> _Data to process_
[Start]
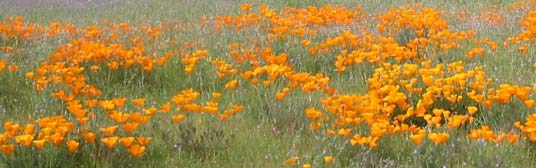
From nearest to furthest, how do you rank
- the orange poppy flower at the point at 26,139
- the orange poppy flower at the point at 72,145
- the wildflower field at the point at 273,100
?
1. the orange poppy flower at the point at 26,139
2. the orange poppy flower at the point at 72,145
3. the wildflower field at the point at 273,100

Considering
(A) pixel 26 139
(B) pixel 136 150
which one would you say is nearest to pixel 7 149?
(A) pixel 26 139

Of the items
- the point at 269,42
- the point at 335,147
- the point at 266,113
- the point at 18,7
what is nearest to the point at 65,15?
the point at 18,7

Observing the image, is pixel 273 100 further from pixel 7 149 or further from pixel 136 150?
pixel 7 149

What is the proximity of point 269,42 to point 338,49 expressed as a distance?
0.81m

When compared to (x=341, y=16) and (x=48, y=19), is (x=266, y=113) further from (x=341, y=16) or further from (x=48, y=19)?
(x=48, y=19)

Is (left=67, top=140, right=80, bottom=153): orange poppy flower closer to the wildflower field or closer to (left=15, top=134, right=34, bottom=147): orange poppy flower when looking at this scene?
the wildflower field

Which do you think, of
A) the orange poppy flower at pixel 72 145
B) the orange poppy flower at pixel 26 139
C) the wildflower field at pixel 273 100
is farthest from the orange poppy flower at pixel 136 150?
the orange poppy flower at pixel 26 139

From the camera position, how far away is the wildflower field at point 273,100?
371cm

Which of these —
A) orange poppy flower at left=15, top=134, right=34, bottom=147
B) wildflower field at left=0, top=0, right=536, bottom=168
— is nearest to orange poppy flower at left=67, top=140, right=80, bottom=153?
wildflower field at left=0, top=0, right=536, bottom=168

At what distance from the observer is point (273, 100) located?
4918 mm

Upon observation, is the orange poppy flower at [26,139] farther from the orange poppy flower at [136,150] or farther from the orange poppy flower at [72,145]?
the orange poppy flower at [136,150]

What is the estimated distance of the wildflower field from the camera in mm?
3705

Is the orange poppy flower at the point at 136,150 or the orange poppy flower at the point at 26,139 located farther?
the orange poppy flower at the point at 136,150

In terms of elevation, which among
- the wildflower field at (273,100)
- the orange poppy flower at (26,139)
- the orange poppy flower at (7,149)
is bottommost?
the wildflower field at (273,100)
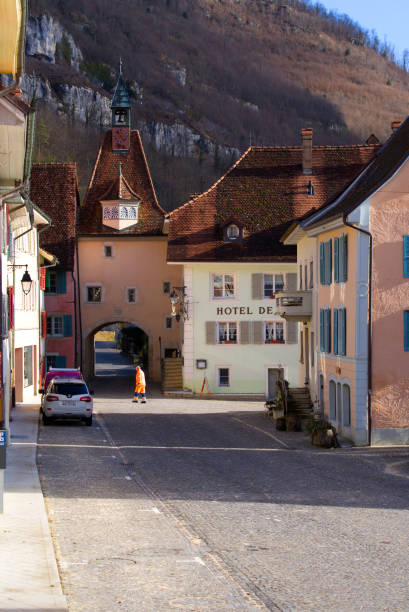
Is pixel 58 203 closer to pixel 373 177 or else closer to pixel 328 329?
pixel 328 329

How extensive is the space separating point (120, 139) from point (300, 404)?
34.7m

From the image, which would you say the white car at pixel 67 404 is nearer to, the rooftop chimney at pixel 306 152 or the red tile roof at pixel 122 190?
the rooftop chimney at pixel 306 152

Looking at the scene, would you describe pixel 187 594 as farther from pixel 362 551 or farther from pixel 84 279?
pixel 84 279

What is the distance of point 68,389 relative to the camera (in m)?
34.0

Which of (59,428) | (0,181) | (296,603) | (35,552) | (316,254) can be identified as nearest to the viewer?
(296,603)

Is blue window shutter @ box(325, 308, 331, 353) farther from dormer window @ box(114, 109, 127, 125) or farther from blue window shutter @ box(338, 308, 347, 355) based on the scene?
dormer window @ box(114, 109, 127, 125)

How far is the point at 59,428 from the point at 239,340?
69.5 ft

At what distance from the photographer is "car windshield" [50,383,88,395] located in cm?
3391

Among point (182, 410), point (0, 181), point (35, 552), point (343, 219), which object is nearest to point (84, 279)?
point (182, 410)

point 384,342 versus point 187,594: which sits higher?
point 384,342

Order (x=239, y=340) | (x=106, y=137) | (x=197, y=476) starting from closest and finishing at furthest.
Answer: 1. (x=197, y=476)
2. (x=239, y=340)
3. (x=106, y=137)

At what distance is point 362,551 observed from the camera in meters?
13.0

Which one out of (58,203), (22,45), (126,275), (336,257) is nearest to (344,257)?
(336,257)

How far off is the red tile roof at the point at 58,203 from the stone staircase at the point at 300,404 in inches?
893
[End]
> _Aim_
Will you copy the material word for word, from its start through the line containing "1. the orange", leaving out the pictures?

> _Response below_
From nearest to furthest, how do you rank
- the orange poppy flower at the point at 26,139
- the orange poppy flower at the point at 72,145
- the wildflower field at the point at 273,100
?
1. the orange poppy flower at the point at 26,139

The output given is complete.